AffinityPropagation

AffinityPropagation

A model type for constructing a Affinity Propagation clusterer, based on Clustering.jl, and implementing the MLJ model interface.

From MLJ, the type can be imported using

AffinityPropagation = @load AffinityPropagation pkg=Clustering

Do model = AffinityPropagation() to construct an instance with default hyper-parameters. Provide keyword arguments to override hyper-parameter defaults, as in AffinityPropagation(damp=...).

Affinity Propagation is a clustering algorithm based on the concept of "message passing" between data points. More information is available at the Clustering.jl documentation. Use predict to get cluster assignments. Indices of the exemplars, their values, etc, are accessed from the machine report (see below).

This is a static implementation, i.e., it does not generalize to new data instances, and there is no training data. For clusterers that do generalize, see KMeans or KMedoids.

In MLJ or MLJBase, create a machine with

mach = machine(model)

Hyper-parameters

  • damp = 0.5: damping factor
  • maxiter = 200: maximum number of iteration
  • tol = 1e-6: tolerance for converenge
  • preference = nothing: the (single float) value of the diagonal elements of the similarity matrix. If unspecified, choose median (negative) similarity of all pairs as mentioned here
  • metric = Distances.SqEuclidean(): metric (see Distances.jl for available metrics)

Operations

  • predict(mach, X): return cluster label assignments, as an unordered CategoricalVector.

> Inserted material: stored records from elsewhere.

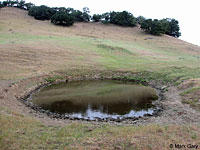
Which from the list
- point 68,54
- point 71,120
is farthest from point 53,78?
point 71,120

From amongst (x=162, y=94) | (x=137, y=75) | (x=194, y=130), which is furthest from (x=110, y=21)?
(x=194, y=130)

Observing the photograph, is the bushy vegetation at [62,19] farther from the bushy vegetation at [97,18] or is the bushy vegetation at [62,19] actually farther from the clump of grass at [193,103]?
the clump of grass at [193,103]

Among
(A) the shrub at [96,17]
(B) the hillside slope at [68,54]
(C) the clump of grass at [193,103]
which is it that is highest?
(A) the shrub at [96,17]

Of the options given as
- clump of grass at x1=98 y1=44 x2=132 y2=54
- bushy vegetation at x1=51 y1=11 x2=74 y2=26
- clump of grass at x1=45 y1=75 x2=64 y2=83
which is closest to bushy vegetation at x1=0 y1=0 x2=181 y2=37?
bushy vegetation at x1=51 y1=11 x2=74 y2=26

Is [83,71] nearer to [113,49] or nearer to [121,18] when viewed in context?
[113,49]

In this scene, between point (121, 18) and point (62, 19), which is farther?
point (121, 18)

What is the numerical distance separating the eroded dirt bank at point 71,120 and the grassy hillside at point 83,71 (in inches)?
7.8

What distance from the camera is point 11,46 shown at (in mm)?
36688

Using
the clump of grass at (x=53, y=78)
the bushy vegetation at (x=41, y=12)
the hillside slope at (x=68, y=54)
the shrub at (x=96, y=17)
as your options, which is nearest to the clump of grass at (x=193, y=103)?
the hillside slope at (x=68, y=54)

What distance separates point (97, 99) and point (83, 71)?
11.5 m

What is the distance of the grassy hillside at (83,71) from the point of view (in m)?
9.11

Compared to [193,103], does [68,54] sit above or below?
above

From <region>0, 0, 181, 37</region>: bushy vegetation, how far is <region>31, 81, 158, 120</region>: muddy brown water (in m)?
42.2

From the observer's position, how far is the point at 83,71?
104 feet
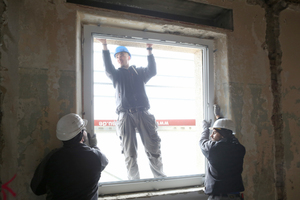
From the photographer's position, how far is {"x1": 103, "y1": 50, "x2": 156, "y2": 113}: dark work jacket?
238 centimetres

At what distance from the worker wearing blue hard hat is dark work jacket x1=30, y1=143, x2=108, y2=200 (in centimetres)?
85

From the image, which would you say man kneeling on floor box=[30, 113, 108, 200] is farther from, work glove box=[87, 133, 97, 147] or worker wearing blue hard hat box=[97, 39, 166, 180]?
worker wearing blue hard hat box=[97, 39, 166, 180]

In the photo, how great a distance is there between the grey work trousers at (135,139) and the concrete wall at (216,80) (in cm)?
55

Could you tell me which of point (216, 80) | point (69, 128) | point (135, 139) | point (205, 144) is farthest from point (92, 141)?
point (216, 80)

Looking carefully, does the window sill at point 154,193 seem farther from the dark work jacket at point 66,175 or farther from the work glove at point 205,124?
the work glove at point 205,124

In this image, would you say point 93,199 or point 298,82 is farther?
point 298,82

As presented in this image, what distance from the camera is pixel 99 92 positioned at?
109 inches

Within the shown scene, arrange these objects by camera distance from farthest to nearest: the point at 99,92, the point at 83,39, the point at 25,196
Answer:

Here X is any table of input features (eg, a DataFrame) whose columns are of scitype Continuous; check column scitypes with schema(X).

Report

After calling predict(mach), the fields of report(mach) are:

  • exemplars: indices of the data picked as exemplars in X
  • centers: positions of the exemplars in the feature space
  • cluster_labels: labels of clusters given to each datum in X
  • iterations: the number of iteration run by the algorithm
  • converged: whether or not the algorithm converges by the maximum iteration

Examples

using MLJ

X, labels = make_moons(400, noise=0.9, rng=1)

AffinityPropagation = @load AffinityPropagation pkg=Clustering
model = AffinityPropagation(preference=-10.0)
mach = machine(model)

## compute and output cluster assignments for observations in `X`:
yhat = predict(mach, X)

## Get the positions of the exemplars
report(mach).centers

## Plot clustering result
using GLMakie
scatter(MLJ.matrix(X)', color=yhat.refs)